Cuda out of memory question

My network has roughly 10 million parameters, 9508738 to be specific. Assuming float32 for each parameter, this amounts to about 40 MB memory use for the networks parameters.

However, when I try to increase my batch size from 5 to 10 I get the error

RuntimeError: CUDA out of memory. Tried to allocate 450.00 MiB (GPU 0; 10.91 GiB total capacity; 8.84 GiB already allocated; 451.00 MiB free; 378.00 KiB cached)

I am using a a 1080Ti and currently dont understand what takes up the entire GPU memory. nvidia-smi idles at arount 300MB when no training is performed so no other application takes up considerable space either.

Help would be appreciated, also I dont get the meaning of these lines that I found in some code

net = torch.nn.DataParallel(net, device_ids=range(torch.cuda.device_count()))
        cudnn.benchmark = True

Please elaborate, thank you in advance

Most of the memory is used for storing activations at each layer of your model because these activations are required for computing gradients during the backward pass. This is usually way larger than the size of your model parameters.
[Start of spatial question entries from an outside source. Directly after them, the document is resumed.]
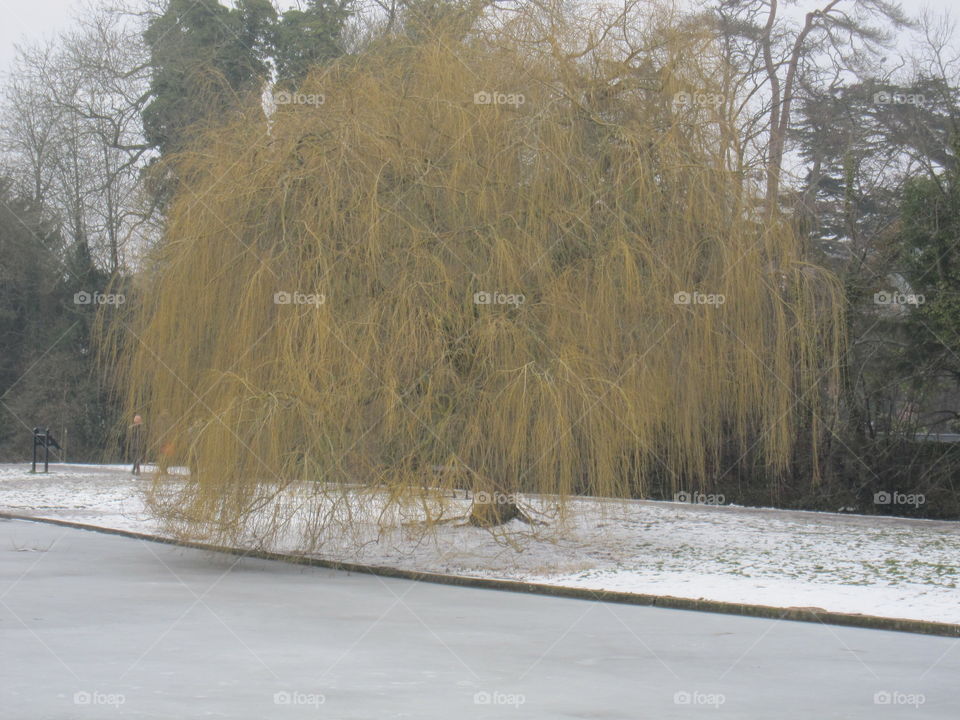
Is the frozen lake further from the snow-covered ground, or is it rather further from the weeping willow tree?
the weeping willow tree

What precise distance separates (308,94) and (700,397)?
7.09 meters

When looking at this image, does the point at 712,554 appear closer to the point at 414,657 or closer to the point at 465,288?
the point at 465,288

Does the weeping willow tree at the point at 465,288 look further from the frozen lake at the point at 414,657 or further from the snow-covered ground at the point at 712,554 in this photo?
the frozen lake at the point at 414,657

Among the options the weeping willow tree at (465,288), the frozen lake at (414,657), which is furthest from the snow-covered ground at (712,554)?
the frozen lake at (414,657)

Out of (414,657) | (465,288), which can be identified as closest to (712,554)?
(465,288)

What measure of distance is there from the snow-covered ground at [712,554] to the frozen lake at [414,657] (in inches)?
49.3

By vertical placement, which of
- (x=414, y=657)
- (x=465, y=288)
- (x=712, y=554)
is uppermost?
(x=465, y=288)

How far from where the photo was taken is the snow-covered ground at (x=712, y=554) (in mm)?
13898

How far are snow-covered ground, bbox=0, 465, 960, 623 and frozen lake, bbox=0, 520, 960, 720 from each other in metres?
1.25

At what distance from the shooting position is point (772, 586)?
14.4 m

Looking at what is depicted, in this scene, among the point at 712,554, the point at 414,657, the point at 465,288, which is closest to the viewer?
the point at 414,657

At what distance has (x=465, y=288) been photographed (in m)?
16.2

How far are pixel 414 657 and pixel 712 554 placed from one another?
→ 9.00 metres

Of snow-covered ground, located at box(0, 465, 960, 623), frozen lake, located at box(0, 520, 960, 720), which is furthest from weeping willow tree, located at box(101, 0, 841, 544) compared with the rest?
frozen lake, located at box(0, 520, 960, 720)
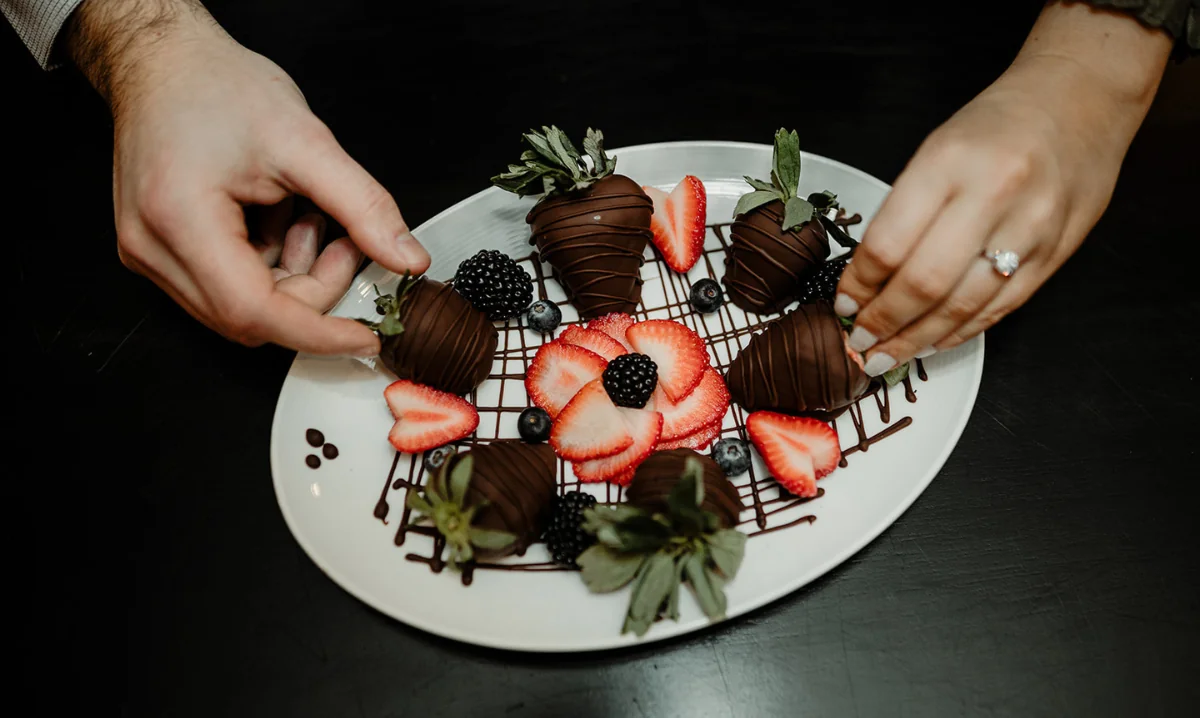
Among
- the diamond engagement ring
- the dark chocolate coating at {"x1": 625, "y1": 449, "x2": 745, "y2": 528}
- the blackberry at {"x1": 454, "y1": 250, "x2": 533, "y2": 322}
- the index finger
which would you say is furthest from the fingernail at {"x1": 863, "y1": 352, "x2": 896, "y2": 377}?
the index finger

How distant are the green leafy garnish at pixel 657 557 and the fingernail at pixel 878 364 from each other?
0.46 meters

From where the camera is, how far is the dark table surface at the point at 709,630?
54.7 inches

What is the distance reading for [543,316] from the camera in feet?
5.51

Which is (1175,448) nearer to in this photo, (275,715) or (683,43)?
(683,43)

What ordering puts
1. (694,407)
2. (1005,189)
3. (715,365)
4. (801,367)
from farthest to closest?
(715,365), (694,407), (801,367), (1005,189)

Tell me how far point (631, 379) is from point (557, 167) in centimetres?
53

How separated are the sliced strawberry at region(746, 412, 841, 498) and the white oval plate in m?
0.05

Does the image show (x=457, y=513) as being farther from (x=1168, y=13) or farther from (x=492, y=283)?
(x=1168, y=13)

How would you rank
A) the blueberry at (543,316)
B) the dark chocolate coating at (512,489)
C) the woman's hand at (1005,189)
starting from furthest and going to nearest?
the blueberry at (543,316)
the dark chocolate coating at (512,489)
the woman's hand at (1005,189)

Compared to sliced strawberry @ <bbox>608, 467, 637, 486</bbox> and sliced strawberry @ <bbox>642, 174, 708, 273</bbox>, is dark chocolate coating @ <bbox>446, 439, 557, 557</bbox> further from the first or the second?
sliced strawberry @ <bbox>642, 174, 708, 273</bbox>

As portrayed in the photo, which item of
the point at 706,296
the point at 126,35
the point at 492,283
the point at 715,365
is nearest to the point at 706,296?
the point at 706,296

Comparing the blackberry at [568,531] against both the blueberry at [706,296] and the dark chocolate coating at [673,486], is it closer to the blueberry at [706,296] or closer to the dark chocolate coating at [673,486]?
the dark chocolate coating at [673,486]

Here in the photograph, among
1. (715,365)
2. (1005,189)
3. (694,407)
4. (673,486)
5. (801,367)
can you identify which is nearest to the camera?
(1005,189)

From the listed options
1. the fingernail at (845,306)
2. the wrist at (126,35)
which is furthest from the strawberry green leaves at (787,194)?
the wrist at (126,35)
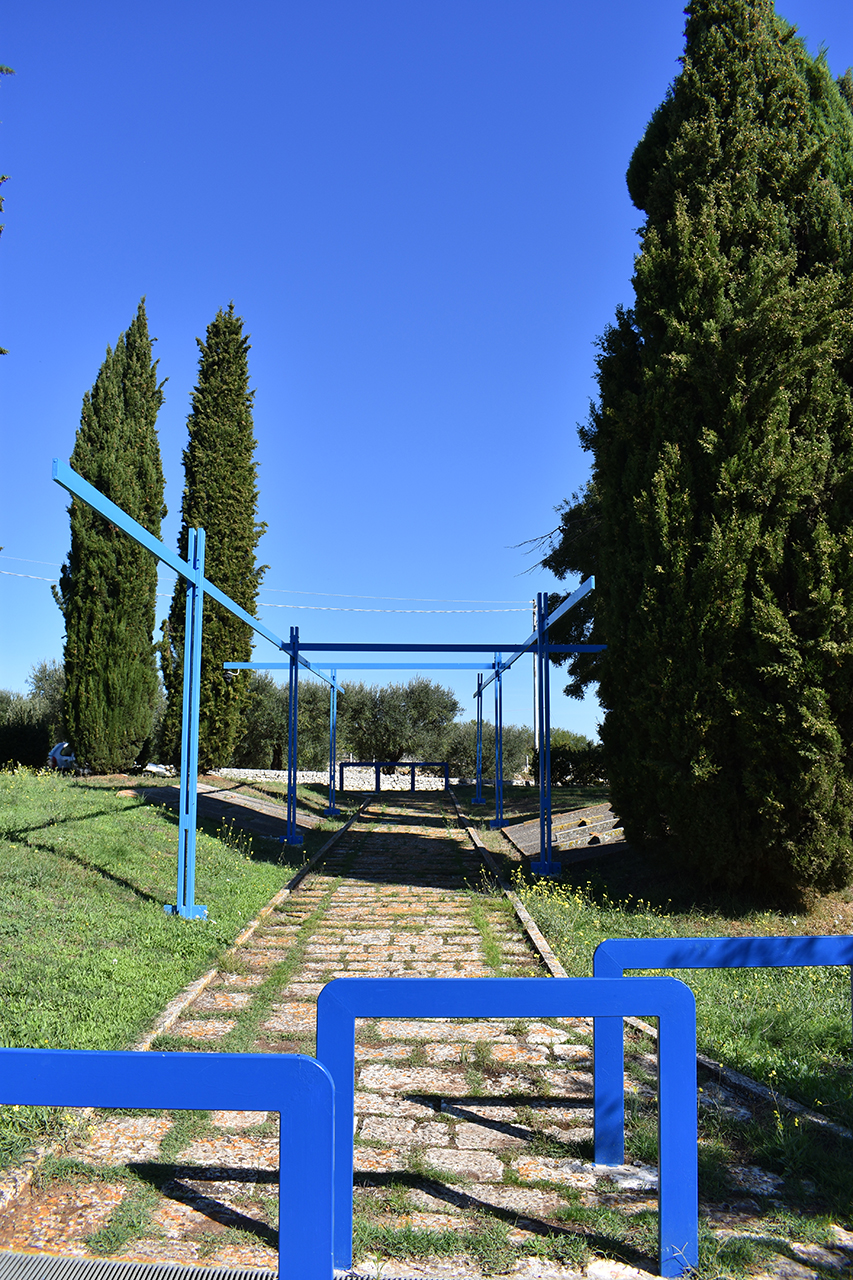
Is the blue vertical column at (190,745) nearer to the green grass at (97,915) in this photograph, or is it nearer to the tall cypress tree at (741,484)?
the green grass at (97,915)

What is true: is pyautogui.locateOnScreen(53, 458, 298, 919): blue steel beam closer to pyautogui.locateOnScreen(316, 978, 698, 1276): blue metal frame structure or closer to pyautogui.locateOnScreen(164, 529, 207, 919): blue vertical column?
pyautogui.locateOnScreen(164, 529, 207, 919): blue vertical column

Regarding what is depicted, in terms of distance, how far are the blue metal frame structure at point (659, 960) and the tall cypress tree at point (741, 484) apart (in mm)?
3925

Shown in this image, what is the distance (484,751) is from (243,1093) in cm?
3341

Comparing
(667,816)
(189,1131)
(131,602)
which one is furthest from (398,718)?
(189,1131)

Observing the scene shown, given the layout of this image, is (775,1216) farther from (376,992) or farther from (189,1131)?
(189,1131)

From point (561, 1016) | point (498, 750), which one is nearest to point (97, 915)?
point (561, 1016)

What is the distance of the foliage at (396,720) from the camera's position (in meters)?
33.3

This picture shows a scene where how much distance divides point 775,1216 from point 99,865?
242 inches

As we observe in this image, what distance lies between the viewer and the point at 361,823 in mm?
16062

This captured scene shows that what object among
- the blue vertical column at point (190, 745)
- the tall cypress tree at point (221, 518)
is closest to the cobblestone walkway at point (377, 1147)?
the blue vertical column at point (190, 745)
nn.DataParallel is used to split your computation among multiple GPUs. Your batch is split among the GPU devices specified.

cudnn.benchmark is for choosing algorithms for performing the layer operations (eg. convolution). It tries to find the fastest algorithm for the model in questions but at the expense of some memory. Setting it to False should reduce the GPU memory needed by a little.

thank you. I am wondering if I need to call detach() and other methods the like manually in my mein training routines in order to free up memory or is that handled automatically?